J.-P.T. : Mais, chez la plupart des enseignants, il
est devenu normal, inévitable, qu'une partie de leurs élèves échoue !
Cette culture de l'échec s'enracine parce qu'on a donné aux enseignants
la possibilité de régler, autrement que par le travail de transmission
des savoirs, la difficulté d'apprentissage. La mauvaise note, le
redoublement, les classes de niveau, les filières, sont autant de
réponses apportées à la difficulté d'apprentissage... Historiquement,
le socle commun s'inscrit dans cette logique, il est la réponse
apportée à l'existence de cette masse d'élèves qui échoue.

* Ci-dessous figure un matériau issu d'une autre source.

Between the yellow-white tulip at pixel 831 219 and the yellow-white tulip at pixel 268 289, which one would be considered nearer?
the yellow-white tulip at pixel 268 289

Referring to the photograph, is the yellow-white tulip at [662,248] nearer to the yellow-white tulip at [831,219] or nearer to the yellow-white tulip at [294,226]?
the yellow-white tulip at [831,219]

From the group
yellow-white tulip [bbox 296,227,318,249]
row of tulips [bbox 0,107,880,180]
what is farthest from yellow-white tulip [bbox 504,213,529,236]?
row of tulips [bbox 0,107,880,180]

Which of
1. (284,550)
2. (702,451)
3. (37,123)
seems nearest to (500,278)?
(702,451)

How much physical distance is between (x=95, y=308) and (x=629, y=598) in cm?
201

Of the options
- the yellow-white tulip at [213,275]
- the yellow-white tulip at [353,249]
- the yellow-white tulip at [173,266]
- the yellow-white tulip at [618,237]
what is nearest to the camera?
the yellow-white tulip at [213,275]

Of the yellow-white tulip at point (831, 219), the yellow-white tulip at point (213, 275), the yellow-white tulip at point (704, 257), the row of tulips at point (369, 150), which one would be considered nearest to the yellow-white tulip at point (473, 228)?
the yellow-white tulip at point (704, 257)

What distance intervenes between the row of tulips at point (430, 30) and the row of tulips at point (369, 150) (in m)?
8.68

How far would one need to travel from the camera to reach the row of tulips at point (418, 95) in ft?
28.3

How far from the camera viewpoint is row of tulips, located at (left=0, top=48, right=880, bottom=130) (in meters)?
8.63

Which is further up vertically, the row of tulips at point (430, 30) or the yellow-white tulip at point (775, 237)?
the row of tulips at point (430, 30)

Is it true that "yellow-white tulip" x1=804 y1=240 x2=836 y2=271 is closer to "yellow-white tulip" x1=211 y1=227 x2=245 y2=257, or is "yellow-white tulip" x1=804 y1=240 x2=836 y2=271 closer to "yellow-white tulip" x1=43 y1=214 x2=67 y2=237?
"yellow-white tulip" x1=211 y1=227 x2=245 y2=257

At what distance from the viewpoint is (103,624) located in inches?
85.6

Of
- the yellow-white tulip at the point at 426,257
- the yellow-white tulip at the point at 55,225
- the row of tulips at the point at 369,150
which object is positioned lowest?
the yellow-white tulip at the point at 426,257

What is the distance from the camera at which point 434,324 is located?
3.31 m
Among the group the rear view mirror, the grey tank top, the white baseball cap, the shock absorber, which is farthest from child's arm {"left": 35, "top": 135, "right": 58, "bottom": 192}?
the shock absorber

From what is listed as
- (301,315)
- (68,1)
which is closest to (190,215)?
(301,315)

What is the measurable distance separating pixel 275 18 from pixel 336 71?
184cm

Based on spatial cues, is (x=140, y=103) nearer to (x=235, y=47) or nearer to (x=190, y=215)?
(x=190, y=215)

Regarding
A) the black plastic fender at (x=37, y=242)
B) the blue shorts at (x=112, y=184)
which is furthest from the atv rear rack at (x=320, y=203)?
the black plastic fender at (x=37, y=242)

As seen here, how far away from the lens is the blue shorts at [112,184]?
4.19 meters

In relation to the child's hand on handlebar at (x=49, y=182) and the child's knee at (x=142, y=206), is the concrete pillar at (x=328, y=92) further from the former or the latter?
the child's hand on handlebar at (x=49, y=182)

V.P. : Historiquement, ce n'est pas vrai. Culture de
l'échec, notation, mise en filière, redoublement, tout cela existait
avant le socle commun qui a, au contraire, apporté un autre regard sur
l'élève, les apprentissages, et même l'évaluation. Certes, on peut
considérer que le socle est mal conçu, n'a pas résolu les problèmes,
mais le caricaturer nous emmènera vers une division des enseignants qui
ne nous permettra pas d'accomplir l'essentiel : changer des traits de
notre système qui conduisent à ce que vous appelez la culture de
l'échec.
© Thomas Laisné pour Télérama
Pour
l'heure, avec la filière professionnelle, on demande à 30 % des enfants
de choisir un métier à l'âge de 15 ans. Cela a-t-il encore un sens dans
un monde en mouvement ?
V.P. : N'ayons pas une fausse vision des lycées professionnels,
grands absents dans les médias. Ces enfants — parce qu'ils ne sont pas
issus des catégories les plus favorisées ? — intéressent manifestement
moins. Ces filières offrent des formations qualifiantes, elles ont
intégré le numérique, la robotique est là, les régions ont investi
beaucoup d'argent dans les plates-formes professionnelles, et nous avons
des lycéens qui trouvent du travail, reviennent pour des formations
complémentaires. Mais pour qu'elles obtiennent une reconnaissance dans
un pays qui a une telle hiérarchie de valeurs, il faut intégrer à ces
formations la philosophie, l'anglais, la culture générale, l'accès aux
arts, au même titre que dans les autres et veiller à de meilleures
transitions avec le supérieur. Il faudra aussi repenser notre système
d'orientation.
J.-P.T. : Il est urgent d'élever le niveau de
culture générale des intéressés qui auront besoin dans la vie
professionnelle de changer de métiers, de spécialités, de
qualifications. Je crains seulement que si l'on continue à réserver
l'enseignement professionnel aux élèves qui ont échoué dans
l'enseignement général, la lutte pour faire entrer tous les élèves dans
la culture écrite ne soit pas menée par les enseignants.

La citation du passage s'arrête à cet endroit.